There's an empty place in Harry's mind where Voldemort used to be, an easing of pressure he hadn't known was there until relief came, because though there had been moments when he'd been all too aware of that presence (exploding pain and memories that weren't his and a language he shouldn't know and sometimes this bitterangerhatelustresentmentfury that drove out all thought of happiness just as surely as a Dementor ever could), the everydayness of it had been as easy to ignore as background static and now the silence rings so loud that it hurts his ears.
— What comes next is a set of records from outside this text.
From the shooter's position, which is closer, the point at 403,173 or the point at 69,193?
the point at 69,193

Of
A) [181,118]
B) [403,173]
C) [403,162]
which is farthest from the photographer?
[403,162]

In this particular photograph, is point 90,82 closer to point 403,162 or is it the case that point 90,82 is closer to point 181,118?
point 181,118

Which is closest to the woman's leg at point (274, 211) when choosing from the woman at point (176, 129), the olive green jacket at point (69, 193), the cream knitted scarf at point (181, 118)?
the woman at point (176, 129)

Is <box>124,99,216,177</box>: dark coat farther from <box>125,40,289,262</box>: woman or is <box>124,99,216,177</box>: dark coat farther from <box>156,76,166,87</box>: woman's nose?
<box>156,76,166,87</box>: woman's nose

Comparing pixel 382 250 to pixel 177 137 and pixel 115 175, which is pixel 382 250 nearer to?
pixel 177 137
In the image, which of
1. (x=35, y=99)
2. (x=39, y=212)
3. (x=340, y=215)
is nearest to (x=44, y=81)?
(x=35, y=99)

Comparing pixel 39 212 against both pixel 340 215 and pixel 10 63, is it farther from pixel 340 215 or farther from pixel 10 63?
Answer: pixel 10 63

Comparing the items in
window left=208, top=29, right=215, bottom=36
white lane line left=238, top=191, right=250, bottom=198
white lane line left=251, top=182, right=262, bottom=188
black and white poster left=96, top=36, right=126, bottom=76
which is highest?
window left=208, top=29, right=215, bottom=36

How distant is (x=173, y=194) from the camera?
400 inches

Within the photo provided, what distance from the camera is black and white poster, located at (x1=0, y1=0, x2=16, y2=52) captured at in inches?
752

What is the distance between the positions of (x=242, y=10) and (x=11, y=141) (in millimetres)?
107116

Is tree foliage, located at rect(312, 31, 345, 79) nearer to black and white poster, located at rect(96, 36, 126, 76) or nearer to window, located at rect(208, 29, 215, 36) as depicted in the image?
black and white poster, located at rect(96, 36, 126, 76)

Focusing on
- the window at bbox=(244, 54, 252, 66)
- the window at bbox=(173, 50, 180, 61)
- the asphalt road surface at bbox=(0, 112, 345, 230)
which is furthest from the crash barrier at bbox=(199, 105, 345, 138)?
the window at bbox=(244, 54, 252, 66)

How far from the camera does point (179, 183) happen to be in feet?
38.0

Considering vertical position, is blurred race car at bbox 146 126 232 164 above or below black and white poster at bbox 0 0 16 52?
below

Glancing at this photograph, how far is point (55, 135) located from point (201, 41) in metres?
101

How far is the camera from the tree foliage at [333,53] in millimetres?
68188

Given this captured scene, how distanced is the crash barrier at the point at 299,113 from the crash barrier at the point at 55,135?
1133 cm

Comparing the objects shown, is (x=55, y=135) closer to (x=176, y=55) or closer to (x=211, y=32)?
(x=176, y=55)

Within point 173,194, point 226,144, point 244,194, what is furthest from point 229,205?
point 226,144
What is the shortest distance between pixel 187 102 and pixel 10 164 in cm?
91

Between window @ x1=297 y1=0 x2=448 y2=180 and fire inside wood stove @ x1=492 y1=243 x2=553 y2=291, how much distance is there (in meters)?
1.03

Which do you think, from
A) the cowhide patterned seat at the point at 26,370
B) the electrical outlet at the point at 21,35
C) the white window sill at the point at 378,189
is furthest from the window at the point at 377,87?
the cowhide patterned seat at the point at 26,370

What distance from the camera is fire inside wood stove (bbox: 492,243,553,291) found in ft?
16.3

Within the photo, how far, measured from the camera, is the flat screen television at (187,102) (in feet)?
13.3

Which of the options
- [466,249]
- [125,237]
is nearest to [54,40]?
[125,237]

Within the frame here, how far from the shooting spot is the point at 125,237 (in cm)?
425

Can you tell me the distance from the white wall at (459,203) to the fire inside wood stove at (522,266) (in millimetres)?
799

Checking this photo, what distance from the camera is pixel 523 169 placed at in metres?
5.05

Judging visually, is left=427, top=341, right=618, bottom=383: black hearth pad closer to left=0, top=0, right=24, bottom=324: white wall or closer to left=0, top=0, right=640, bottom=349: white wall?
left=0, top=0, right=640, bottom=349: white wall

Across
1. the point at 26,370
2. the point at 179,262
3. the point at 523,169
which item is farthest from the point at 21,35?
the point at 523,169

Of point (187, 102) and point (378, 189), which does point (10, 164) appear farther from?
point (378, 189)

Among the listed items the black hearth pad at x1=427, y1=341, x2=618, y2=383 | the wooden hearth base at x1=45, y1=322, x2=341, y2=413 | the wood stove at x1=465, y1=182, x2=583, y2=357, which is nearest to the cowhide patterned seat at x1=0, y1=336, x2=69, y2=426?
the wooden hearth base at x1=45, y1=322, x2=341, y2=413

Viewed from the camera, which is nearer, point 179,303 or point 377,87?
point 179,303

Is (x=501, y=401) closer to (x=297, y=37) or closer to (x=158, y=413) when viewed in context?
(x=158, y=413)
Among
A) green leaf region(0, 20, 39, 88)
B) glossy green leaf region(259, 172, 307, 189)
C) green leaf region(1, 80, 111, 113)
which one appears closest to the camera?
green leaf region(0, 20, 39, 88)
There are empty spaces in the conversations Hermione tries to have with her parents, things she can't possibly explain (years she can't put into words, when the time she spent with them was like a timeout in a Quidditch match, and if she can't even explain Quidditch to them, for God's sake, how could they begin to wrap their minds around the things she's experienced?), and the thought of trying is almost as painful as the knowledge that they'll never understand who she's become.
There's an empty chair at the kitchen table in the house Ron has always called home, and the pain clamps around his chest when someone starts to say 'the twins' or 'Fred-and-George,' and even though he had sort of always knew that there was no way his family would make it through it all intact (it was a statistical impossibility, Hermione might say, with his family being as large as it is and its members being the way that they are--there's a reason the Weasleys are always sorted into Gryffindor) there had been a part of him that expected that he would be the one to fall, and sometimes he thinks it would have been easier if he had been.